Beruflich bin ich stark mit dem Thema Inklusion verbunden und auch engagiert. Ich muss aber auch sagen, dass die Haltung und auch die Werte, die mir in der Arbeit wichtig sind, auch sowieso im Leben wichtig sind. Und ich möchte mir ein paar Gedanken zum Thema Inklusion bzw Exklusion machen.
Ich bin der Meinung, dass Inklusion wohl eines der wichtigsten Themen auf dieser Erde und unserer Menschheit ist und dass sehr viele unserer Probleme auf genau dieses Thema zurück führen. Ich sehe der Mangel an Inklusion, also Exklusion – Ausschluss, als Grund vieler Missstände oder anders gesagt, Inklusion als bestmögliche Lösung von wirklich vielen problematischen Situationen.

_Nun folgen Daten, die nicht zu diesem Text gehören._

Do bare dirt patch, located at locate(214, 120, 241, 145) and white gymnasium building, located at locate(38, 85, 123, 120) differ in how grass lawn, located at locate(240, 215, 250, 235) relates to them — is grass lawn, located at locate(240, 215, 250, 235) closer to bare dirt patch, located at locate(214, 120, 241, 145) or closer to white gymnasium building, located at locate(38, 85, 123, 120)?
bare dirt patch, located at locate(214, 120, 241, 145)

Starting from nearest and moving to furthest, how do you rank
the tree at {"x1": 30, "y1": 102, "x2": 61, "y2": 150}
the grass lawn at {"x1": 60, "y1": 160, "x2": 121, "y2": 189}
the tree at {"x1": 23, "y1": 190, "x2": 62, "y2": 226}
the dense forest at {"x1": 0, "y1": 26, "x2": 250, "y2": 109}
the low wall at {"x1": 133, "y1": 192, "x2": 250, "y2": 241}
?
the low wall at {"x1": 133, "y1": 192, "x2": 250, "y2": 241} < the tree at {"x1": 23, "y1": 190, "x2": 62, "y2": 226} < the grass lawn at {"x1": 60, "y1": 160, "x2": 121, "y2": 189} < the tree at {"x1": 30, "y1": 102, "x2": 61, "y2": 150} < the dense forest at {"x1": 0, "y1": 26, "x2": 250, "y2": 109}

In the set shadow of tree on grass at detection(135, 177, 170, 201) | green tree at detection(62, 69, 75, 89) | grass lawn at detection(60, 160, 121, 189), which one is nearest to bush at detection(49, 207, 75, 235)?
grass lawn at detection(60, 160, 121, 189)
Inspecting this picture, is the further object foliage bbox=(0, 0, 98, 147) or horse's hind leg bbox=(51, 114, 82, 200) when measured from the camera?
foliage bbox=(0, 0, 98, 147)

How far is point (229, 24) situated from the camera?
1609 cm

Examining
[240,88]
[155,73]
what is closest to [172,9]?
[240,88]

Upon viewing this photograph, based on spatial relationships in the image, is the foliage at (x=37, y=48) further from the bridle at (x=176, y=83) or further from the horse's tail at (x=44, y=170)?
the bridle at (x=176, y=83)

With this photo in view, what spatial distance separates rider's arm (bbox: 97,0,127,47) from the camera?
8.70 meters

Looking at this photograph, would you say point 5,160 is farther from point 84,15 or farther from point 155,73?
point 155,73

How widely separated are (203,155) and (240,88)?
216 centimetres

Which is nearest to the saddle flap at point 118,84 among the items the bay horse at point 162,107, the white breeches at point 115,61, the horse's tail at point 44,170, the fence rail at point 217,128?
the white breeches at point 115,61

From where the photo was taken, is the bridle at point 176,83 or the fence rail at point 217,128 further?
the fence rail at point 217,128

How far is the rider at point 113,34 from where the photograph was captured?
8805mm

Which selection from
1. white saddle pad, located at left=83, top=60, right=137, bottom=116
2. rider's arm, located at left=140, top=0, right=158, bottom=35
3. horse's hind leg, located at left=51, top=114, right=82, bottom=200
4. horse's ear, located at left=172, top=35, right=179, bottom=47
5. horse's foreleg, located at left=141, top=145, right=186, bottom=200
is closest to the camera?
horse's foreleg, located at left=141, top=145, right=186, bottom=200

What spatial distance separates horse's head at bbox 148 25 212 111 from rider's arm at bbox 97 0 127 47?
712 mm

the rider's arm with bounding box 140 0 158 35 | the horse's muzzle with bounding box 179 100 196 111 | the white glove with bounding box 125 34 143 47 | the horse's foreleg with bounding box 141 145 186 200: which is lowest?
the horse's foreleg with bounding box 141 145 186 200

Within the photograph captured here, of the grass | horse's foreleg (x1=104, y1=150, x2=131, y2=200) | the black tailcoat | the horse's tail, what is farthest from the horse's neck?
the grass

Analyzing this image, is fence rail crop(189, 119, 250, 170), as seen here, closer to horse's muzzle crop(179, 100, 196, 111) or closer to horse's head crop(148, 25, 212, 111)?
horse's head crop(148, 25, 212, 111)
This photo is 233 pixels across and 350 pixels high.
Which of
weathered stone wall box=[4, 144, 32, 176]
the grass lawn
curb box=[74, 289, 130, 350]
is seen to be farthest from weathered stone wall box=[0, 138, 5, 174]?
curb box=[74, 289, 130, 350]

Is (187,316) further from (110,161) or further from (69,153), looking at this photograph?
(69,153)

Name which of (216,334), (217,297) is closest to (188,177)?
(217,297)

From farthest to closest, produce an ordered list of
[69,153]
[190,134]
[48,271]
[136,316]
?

Integration bedeutet Einbeziehung.
Bei der Integration sollen alle in den vorgegebenen Rahmen passen, zB die Gesellschaft, die Arbeitswelt, die Schule.
Menschen, die „anders“ sind und nicht so ganz rein passen, werden miteinbezogen, integriert.
Sie gehören also gewissermassen nach wie vor nicht dazu, dürfen aber teilnehmen. Sie bekommen zT Unterstützung dabei, sich adäquat in diesem Rahmen bewegen zu können. Wenn man ehrlich ist, ist die Unterstützung in erster Linie nicht unbedingt dafür da, dass dieser Mensch bestmöglich profitieren und glücklich sein kann, sondern dafür, dass er andere nicht stört, dass er nicht auffällt.
Integration bedeutet also, dass auch „andersartige“ Menschen in diesem Ganzen teilhaben können, ganz oft aber ohne wirklich ein aktiver Teil davon zu sein. Dafür gibt es ganz unterschiedliche Gründe, die man manchmal kennt und manchmal auch nicht, aber sie spielen auch keine sooo grosse Rolle, denn wenn dieser Mensch dabei sein soll, muss er irgendwie passend gemacht werden. Auch wenn man diese Gründe kennt, zB ein Krankheitsbild, eine Einschränkung oder eine andere Besonderheit, wird dieser kein Platz eingeräumt, sondern es wird geschaut, dass die Situation möglichst normalisiert wird. Der Mensch mit Einschränkung wird sich dem Rest der Gruppe bestmöglich anpassen müssen.
Meiner Meinung nach wird Integration sehr selektiv wahrgenommen. Wer integriert wird bestimmt irgendwer, der das Sagen hat und nicht der, der integriert wird. Nur schon das ist ja irgendwie ein Widerspruch in sich selbst.
Integration war* ein guter Schritt in die richtige Richtung, finde ich, denn vor der Integration wurden diese Menschen oder auch ganze Menschengruppen ausgegrenzt. Man siehe zB Psychiatrische Kliniken, die hier in der Schweiz zumindest, früher gerne ganz abgelegen gebaut wurden. Ebenso Institutionen für Kinder, für alte Menschen oder Menschen mit Einschränkungen oder halt Menschen, die wir als Randgruppen sehen. Abseits nicht etwa aus ihren Bedürfnissen heraus, sondern weg vom Rest der Gesellschaft, der sich nicht am Anders-Sein dieser Menschen stören wollten.
Vor einigen Jahrzehnten fing man an, Neubauten etwas zentraler zu platzieren, wo diese Menschen aber immer noch eine mehr oder weniger geschlossene Gruppe in einer Gemeinschaft bildeten. Sie waren mitten im Dorf oder Quartier, aber dennoch ziemlich für sich.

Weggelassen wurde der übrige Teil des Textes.